QUOTED PASSAGE -

========================

Problem 6
Question
A light is hung \(15 \mathrm{ft}\) above a straight horizontal path. If a man \(6 \mathrm{ft}\) tall is walking away from the light at the rate of \(5 \mathrm{ft} / \mathrm{sec}\), how fast is his shadow lengthening?
Step-by-Step Solution
Verified Answer
His shadow is lengthening at a rate of \( \frac{10}{3} \) ft/sec.
1Step 1 - Understand the Problem
A light is positioned 15 feet above the ground, and a man who is 6 feet tall is walking away from the light at a rate of 5 feet per second. We need to determine how fast the length of the man's shadow is increasing.
2Step 2 - Set Up the Variables
Let \( x \) be the distance from the man to the point directly below the light, and let \( s \) be the length of his shadow. We know \( \frac{dx}{dt} = 5 \) ft/sec. We aim to find \( \frac{ds}{dt} \).

========================

Stored records:
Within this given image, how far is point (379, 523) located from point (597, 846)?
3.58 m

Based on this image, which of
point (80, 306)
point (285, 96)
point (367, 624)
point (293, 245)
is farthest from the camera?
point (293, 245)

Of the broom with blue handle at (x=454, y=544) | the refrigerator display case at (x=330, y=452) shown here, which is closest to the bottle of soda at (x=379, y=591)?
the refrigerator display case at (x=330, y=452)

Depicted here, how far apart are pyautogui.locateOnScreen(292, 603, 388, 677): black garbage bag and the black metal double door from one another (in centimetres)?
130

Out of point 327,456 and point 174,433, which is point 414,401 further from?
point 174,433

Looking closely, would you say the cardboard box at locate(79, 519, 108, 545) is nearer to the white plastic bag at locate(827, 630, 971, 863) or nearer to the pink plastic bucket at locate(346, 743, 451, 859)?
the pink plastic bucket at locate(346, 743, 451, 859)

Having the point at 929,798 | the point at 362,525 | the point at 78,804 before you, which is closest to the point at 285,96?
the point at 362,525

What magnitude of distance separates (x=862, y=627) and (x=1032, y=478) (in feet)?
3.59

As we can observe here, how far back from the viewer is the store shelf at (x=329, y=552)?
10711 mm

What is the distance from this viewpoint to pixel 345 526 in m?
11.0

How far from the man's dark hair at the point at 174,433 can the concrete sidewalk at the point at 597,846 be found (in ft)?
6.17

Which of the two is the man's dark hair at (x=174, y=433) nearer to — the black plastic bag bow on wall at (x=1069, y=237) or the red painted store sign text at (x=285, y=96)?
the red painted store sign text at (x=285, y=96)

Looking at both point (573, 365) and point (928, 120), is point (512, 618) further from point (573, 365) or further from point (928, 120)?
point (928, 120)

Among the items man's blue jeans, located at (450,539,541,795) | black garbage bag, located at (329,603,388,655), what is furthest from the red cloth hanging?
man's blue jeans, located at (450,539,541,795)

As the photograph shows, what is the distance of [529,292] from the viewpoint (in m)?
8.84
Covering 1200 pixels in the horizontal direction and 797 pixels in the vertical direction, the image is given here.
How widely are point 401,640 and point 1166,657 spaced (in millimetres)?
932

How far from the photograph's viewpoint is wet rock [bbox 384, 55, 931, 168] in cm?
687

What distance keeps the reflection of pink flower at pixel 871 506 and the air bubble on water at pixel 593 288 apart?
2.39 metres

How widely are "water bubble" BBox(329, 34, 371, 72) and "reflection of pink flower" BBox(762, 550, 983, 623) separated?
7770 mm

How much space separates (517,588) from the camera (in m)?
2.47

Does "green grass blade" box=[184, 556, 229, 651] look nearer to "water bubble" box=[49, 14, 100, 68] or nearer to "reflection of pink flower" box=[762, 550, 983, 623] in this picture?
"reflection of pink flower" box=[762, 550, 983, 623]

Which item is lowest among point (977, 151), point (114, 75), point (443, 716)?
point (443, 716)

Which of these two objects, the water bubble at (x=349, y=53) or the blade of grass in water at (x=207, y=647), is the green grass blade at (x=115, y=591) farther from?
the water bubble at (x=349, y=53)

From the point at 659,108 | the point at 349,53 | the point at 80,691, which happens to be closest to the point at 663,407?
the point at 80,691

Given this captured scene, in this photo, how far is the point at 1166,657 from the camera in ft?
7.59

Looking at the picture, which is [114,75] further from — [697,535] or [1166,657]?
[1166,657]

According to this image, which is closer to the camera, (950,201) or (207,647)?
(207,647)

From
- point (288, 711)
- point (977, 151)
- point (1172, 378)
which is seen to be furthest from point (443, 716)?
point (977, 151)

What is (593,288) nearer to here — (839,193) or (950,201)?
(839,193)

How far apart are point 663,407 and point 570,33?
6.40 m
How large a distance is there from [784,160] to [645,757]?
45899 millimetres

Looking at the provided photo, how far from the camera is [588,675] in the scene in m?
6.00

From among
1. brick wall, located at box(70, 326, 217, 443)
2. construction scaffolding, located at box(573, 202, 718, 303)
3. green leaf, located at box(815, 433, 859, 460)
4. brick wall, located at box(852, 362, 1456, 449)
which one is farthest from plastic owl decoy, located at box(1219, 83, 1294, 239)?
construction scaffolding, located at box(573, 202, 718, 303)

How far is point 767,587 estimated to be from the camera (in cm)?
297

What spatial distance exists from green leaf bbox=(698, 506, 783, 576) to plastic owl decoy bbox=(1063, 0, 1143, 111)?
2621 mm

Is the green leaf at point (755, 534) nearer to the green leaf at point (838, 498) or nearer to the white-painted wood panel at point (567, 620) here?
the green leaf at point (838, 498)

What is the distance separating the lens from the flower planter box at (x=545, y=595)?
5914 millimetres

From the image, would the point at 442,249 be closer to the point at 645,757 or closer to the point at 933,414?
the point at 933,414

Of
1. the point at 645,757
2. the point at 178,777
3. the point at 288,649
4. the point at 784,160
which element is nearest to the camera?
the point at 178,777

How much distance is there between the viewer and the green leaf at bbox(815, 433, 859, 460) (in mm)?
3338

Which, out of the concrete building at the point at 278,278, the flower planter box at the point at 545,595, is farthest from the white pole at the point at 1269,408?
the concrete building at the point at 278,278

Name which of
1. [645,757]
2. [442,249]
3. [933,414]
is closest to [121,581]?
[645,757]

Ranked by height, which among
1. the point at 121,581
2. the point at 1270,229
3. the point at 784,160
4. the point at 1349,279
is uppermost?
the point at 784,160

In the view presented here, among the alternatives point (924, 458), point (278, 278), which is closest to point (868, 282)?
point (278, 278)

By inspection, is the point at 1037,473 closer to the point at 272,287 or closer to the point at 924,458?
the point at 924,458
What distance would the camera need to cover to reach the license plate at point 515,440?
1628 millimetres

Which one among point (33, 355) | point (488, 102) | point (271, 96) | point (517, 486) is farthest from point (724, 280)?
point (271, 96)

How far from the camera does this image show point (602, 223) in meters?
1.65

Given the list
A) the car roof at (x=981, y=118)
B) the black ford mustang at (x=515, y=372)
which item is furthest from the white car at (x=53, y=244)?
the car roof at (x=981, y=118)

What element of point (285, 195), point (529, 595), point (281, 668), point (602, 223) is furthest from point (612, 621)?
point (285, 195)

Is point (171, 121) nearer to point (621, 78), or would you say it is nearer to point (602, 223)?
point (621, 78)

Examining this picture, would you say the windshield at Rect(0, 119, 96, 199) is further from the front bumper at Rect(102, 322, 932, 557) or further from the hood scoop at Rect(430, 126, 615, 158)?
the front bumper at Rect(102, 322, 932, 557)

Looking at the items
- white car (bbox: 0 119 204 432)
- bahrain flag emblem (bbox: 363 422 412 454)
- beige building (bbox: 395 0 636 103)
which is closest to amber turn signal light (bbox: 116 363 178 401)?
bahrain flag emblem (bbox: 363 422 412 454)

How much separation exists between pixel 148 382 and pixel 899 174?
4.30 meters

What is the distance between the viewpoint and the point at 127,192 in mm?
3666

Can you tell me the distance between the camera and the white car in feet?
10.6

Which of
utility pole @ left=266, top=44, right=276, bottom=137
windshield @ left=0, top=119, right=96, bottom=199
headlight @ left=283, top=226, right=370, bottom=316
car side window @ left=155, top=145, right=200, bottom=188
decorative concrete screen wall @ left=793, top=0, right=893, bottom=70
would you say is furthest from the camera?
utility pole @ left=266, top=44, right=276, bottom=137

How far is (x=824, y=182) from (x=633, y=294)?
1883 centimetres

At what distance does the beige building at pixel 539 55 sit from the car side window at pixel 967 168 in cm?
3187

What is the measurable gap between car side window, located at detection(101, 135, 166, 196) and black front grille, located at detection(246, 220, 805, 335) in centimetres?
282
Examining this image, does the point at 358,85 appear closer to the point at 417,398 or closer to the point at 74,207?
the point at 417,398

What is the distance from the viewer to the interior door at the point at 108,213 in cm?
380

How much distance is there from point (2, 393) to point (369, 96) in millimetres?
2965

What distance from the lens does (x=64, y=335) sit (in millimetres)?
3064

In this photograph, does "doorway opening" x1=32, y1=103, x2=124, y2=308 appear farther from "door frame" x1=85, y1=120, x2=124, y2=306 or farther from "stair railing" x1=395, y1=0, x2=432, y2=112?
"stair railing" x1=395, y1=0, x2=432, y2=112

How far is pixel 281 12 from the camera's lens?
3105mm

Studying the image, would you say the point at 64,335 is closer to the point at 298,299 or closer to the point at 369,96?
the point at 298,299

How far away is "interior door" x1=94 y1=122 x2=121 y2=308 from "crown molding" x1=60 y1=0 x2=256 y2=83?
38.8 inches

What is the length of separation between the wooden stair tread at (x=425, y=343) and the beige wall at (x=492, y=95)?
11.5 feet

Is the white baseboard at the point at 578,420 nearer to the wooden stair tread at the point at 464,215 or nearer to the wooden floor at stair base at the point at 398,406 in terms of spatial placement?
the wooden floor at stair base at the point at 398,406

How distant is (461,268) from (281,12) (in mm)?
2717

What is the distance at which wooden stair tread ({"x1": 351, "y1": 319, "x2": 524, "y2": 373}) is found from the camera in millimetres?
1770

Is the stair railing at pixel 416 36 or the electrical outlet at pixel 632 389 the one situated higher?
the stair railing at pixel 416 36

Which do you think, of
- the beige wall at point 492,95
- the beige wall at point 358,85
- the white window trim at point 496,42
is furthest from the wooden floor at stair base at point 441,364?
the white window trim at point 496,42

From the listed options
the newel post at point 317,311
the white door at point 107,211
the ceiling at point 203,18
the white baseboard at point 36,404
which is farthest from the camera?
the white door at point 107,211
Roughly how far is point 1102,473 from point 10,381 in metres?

========================

WHAT TO DO - Transcribe the part of the shadow problem starting at "Step-by-Step Solution" and ending at "shadow is increasing.".

SOLUTION FOR THIS TASK -
Step-by-Step Solution
Verified Answer
His shadow is lengthening at a rate of \( \frac{10}{3} \) ft/sec.
1Step 1 - Understand the Problem
A light is positioned 15 feet above the ground, and a man who is 6 feet tall is walking away from the light at a rate of 5 feet per second. We need to determine how fast the length of the man's shadow is increasing.